AIM OF THE TASK —
Please revise the records below so that each "side window" becomes "door window", with nothing else changed, and leave the pictures out of your answer.
━━━ DATA FOR THE TASK ━━━
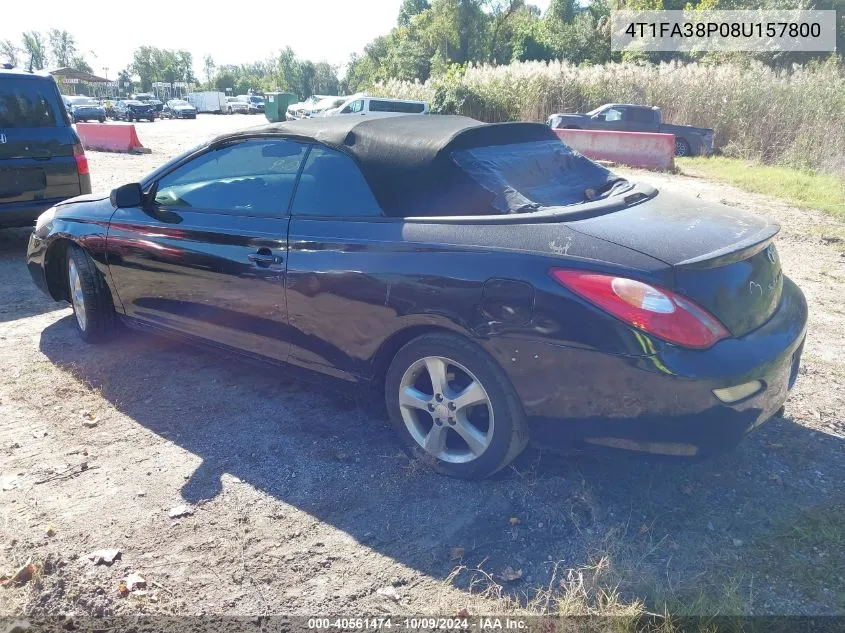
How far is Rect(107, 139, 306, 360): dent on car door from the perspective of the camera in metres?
3.48

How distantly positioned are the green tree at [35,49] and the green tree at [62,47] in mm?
1599

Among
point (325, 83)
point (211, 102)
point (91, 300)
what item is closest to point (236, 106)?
point (211, 102)

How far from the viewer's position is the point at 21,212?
689 centimetres

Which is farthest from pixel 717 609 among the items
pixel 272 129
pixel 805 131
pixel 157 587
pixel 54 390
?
pixel 805 131

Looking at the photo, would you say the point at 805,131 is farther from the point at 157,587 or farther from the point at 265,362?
the point at 157,587

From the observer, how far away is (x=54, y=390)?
407 cm

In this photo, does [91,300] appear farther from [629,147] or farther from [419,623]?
[629,147]

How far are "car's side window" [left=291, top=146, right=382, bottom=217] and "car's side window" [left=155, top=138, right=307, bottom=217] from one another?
91mm

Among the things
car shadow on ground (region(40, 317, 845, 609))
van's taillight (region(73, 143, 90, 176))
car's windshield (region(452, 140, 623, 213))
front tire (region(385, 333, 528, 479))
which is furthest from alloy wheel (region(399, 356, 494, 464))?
van's taillight (region(73, 143, 90, 176))

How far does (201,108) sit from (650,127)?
60.4 metres

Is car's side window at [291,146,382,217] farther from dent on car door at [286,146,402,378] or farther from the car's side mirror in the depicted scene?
the car's side mirror

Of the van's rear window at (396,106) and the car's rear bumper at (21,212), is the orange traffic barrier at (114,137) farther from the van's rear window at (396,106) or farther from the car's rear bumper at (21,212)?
the car's rear bumper at (21,212)

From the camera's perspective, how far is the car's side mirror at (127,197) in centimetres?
406

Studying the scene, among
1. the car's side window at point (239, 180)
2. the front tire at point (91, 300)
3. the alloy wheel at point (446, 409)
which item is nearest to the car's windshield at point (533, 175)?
the alloy wheel at point (446, 409)
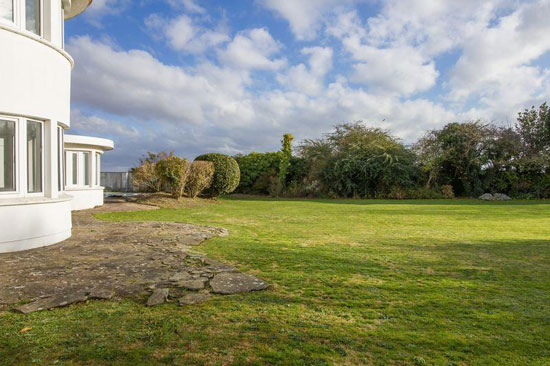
━━━
WRITTEN ANSWER —
How far is Rect(107, 139, 306, 360): dent on car door from the perspective of the camera in metres?
3.48

How distantly positioned are the green tree at [35,49] and the green tree at [62,47] in mm?
1599

Among
point (325, 83)
point (211, 102)
point (91, 300)
what item is closest to point (236, 106)?
point (211, 102)

How far from the viewer's position is the point at 21,212?
689 centimetres

Which is farthest from pixel 717 609 among the items
pixel 272 129
pixel 805 131
pixel 157 587
pixel 54 390
?
pixel 805 131

Looking at the photo, would you say the point at 805,131 is farther from the point at 157,587 or farther from the point at 265,362?
the point at 157,587

From the observer, how far away is (x=54, y=390)?
407 cm

In this photo, does [91,300] appear farther from [629,147] or farther from [419,623]?
[629,147]

How far are "car's door window" [left=291, top=146, right=382, bottom=217] and "car's door window" [left=155, top=138, right=307, bottom=217] from one another?
91mm

Among the things
car shadow on ground (region(40, 317, 845, 609))
van's taillight (region(73, 143, 90, 176))
car's windshield (region(452, 140, 623, 213))
front tire (region(385, 333, 528, 479))
which is furthest from alloy wheel (region(399, 356, 494, 464))?
van's taillight (region(73, 143, 90, 176))

How far does (201,108) sit from (650,127)?
60.4 metres

Is car's door window at [291,146,382,217] farther from dent on car door at [286,146,402,378] or farther from the car's side mirror in the depicted scene?
the car's side mirror

Of the van's rear window at (396,106) and the car's rear bumper at (21,212), is the orange traffic barrier at (114,137) farther from the van's rear window at (396,106) or farther from the car's rear bumper at (21,212)?
the car's rear bumper at (21,212)

From the camera's perspective, how far is the car's side mirror at (127,197) in centimetres?
406

Studying the scene, among
1. the car's door window at point (239, 180)
2. the front tire at point (91, 300)
3. the alloy wheel at point (446, 409)
which item is nearest to the car's windshield at point (533, 175)?
the alloy wheel at point (446, 409)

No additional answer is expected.